Build-and-verify is a text-mode behavioral check. It does not validate visual rendering, facial expression quality, audio latency, room join behavior, or user-device permissions. After a PAL passes the simulated turns, use tavus_pal_preview or tavus pal preview to hand a full conversation URL to a human for visual QA. For existing PALs, do not rebuild just to test them. Start chat mode directly with tavus_chat_start and tavus_chat_turn, or use the CLI tavus chat commands to run targeted probes.

Common failures

FailureWhat to do
Face not foundThe supplied face_id does not exist in the selected environment. Pick a valid face or omit face_id.
Face selection failedTavus could not choose or attach a default face.
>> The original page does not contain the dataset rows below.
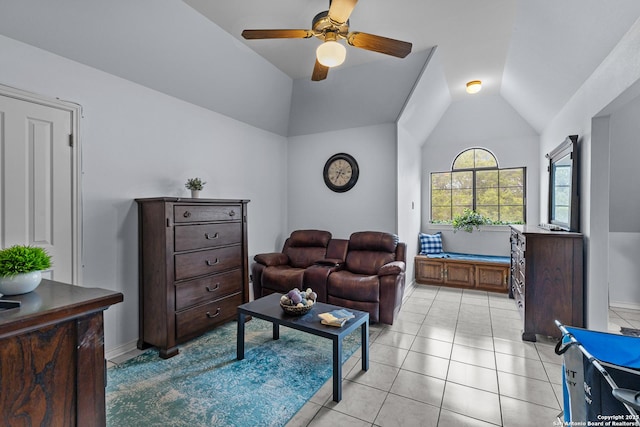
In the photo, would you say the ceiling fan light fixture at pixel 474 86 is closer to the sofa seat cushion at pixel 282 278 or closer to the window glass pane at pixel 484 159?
the window glass pane at pixel 484 159

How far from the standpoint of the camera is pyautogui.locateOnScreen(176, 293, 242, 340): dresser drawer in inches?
107

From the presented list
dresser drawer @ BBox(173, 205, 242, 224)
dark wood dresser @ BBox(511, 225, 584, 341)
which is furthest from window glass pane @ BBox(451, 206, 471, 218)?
dresser drawer @ BBox(173, 205, 242, 224)

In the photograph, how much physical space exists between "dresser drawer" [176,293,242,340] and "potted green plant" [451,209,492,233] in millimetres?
3897

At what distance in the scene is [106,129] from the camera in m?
2.60

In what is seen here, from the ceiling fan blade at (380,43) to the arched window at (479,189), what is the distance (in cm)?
369

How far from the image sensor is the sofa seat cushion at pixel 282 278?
3.62m

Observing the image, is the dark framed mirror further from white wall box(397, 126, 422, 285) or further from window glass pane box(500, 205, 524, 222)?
white wall box(397, 126, 422, 285)

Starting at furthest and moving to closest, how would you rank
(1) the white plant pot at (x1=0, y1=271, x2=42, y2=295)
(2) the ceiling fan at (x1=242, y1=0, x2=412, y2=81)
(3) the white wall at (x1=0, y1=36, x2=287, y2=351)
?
(3) the white wall at (x1=0, y1=36, x2=287, y2=351), (2) the ceiling fan at (x1=242, y1=0, x2=412, y2=81), (1) the white plant pot at (x1=0, y1=271, x2=42, y2=295)

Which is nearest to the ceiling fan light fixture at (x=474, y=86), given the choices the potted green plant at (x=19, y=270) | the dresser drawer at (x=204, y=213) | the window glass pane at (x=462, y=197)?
the window glass pane at (x=462, y=197)

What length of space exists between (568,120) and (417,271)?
291cm

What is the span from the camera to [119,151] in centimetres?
270

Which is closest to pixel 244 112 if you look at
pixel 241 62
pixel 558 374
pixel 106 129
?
pixel 241 62

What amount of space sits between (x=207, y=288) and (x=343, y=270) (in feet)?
5.65

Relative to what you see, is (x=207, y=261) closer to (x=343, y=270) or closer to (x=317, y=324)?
(x=317, y=324)
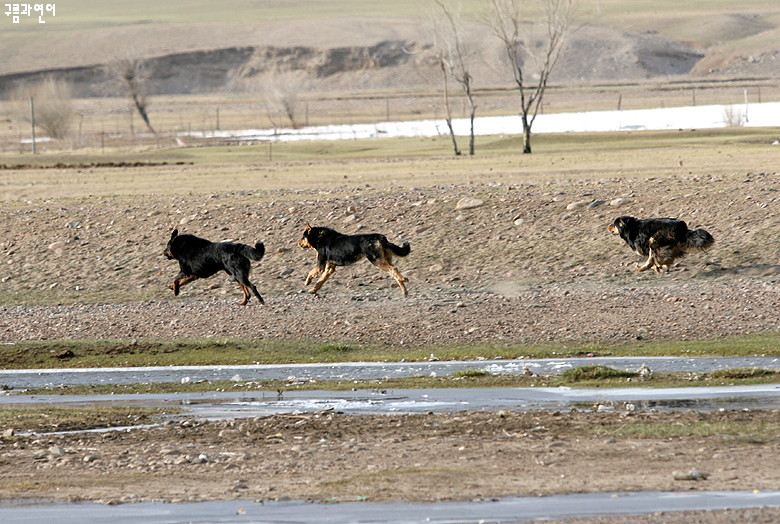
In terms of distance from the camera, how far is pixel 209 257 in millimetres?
21297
Pass --face-id or fix the account’s face catalog.
Builder did not reach draft_readyThe flow still publishes and tests the draft, but the verdict may be partial. Re-run with a more specific creator prompt.
Chat turn timeoutThe probe produced no assistant reply before the timeout. Inspect smoke_transcript and retry or simplify the prompt.
Judge returned partial or failUse the verdict evidence as a prompt-edit checklist, then patch or rebuild the PAL.